» **正文部分**
==================================================
1.5 茶树不同组织中2个转录因子的表达特性分析以茶树18S rRNA为内标基因,设计基因特异引物18S rRNA-A和18S rRNA-S;同时根据克隆得到的CsMYB1和CsMYB2全长序列设计荧光定量引物CsMYB1-RTS,CsMYB1-RTA,CsMYB2-RTS和CsMYB2-RTA(表 1)。按照PrimeScriptTM RT reagent kit (Takara)操作手册将提取的‘龙井43’根、叶、种子、花蕊和花瓣反转录成cDNA,稀释5倍做模板。荧光定量反应体系为:SYBR Premix Ex Taq 25 μL,上、下游引物(10 mmol·L-1)各2 μL,ROX Dye Ⅱ 1 μL,cDNA 4 μL,加水至终体积50 μL。反应在ABI PRISM 7500实时定量PCR仪上进行,程序为95 ℃变性30 s,94 ℃变性15 s,60 ℃退火延伸34 s,40个循环,于60 ℃收集荧光,反应结束后分析荧光值变化曲线和融解曲线,每个反应重复3次。
1.6 遮荫处理下花青素代谢相关基因表达分析大量研究表明,植物黄酮类化合物的代谢及其相关基因的表达与外界环境因素密切相关。因此,选取了一个龙井群体种中的自然突变资源——‘龙井紫芽’作为研究材料,正常情况下其新梢芽叶一年四季均呈紫色,对其进行遮荫处理3周后,收集遮荫处理和对照茶树的新生一芽二叶,采用盐酸比色法分别测定其花青素相对含量(萧力争等,2008a);同时采用荧光定量PCR技术检测2个转录因子在遮荫处理下的表达情况,试验采用相对定量的方法,以18S rRNA为内标基因,所用引物见表 1,具体过程参照PrimeScriptTM RT reagent kit(Takara)操作手册,每个反应重复3次,采用2-ΔΔCt 算法分析结果(Livak et al., 2001)。
==================================================
» **任务清单**
[a] 在正文里,'龙井紫芽'遮荫处理多长时间后才收集新生的一芽二叶?
[b] 讲茶树转录因子的正文在最后一句之后还没写完,请接着往下写出下一部分。
后面的材料和上面的正文没有关系。

» **给定材料**
==================================================
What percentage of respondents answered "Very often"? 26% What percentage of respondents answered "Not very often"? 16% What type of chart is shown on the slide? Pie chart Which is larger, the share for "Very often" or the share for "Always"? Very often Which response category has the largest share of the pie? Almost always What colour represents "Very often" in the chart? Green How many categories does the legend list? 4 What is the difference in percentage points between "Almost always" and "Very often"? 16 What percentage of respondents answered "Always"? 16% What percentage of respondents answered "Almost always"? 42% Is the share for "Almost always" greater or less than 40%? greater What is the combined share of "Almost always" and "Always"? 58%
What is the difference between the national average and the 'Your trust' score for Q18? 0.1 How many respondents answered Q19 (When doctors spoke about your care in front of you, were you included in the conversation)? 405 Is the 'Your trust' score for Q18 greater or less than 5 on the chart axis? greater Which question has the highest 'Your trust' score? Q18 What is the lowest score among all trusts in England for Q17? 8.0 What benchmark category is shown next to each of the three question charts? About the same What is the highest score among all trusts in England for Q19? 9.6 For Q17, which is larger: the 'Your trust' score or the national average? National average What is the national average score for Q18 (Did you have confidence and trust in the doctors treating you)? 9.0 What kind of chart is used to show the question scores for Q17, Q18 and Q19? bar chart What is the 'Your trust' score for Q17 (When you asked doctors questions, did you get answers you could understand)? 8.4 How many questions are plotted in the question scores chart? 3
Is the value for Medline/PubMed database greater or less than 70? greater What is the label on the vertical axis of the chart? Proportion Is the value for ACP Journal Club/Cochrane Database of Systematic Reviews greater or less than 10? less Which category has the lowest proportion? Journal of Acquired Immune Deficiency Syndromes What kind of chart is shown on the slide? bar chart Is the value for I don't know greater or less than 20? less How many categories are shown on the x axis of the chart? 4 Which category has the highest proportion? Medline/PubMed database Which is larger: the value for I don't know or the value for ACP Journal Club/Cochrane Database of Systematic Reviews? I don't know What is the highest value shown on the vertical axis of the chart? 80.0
==================================================
» **各题答案**
[a] 遮荫处理3周后。

[b]
2 结果与分析 2.1 转录因子CsMYB1和CsMYB2全长序列的获得经过2轮PCR扩增后,CsMYB1的3′RACE和5′RACE电泳结果显示,分别在400 bp和500 bp处有2条较清晰的电泳带,同时在3′RACE的1 000 bp和2 000 bp处还存在2条弱带(图 1A);将所有4条片段分别纯化回收,并将其与pTA2载体连接,转入TG1感受态细胞中扩繁,然后利用菌液PCR的方法筛选阳性克隆测序,结果显示500 bp和400 bp的2条片段与原有的EST拼接在一起,组成了1条1 301 bp长的序列,而另外2条序列则为非特异扩增;用OFR软件对序列进行分析,最后确定其开放阅读框长879 bp,编码292个氨基酸,推测的蛋白分子量约为32.9 ku,理论等电点为8.13。CsMYB2进行3′RACE-PCR扩增后,电泳显示,其第1轮扩增和第2轮扩增结果分别为800 bp和700 bp的单一条带(图 1B);将700 bp片段纯化回收测序,并将测序结果与原EST拼接,得到了1条全长1 020 bp的cDNA序列,其中开放阅读框长675 bp,编码224个氨基酸,推测的蛋白分子量约为25.4 ku,理论等电点为9.05。2个基因的核苷酸序列及其推导的氨基酸序列如图 2所示,它们在GenBank的登录号分别为HQ660373和HQ660374。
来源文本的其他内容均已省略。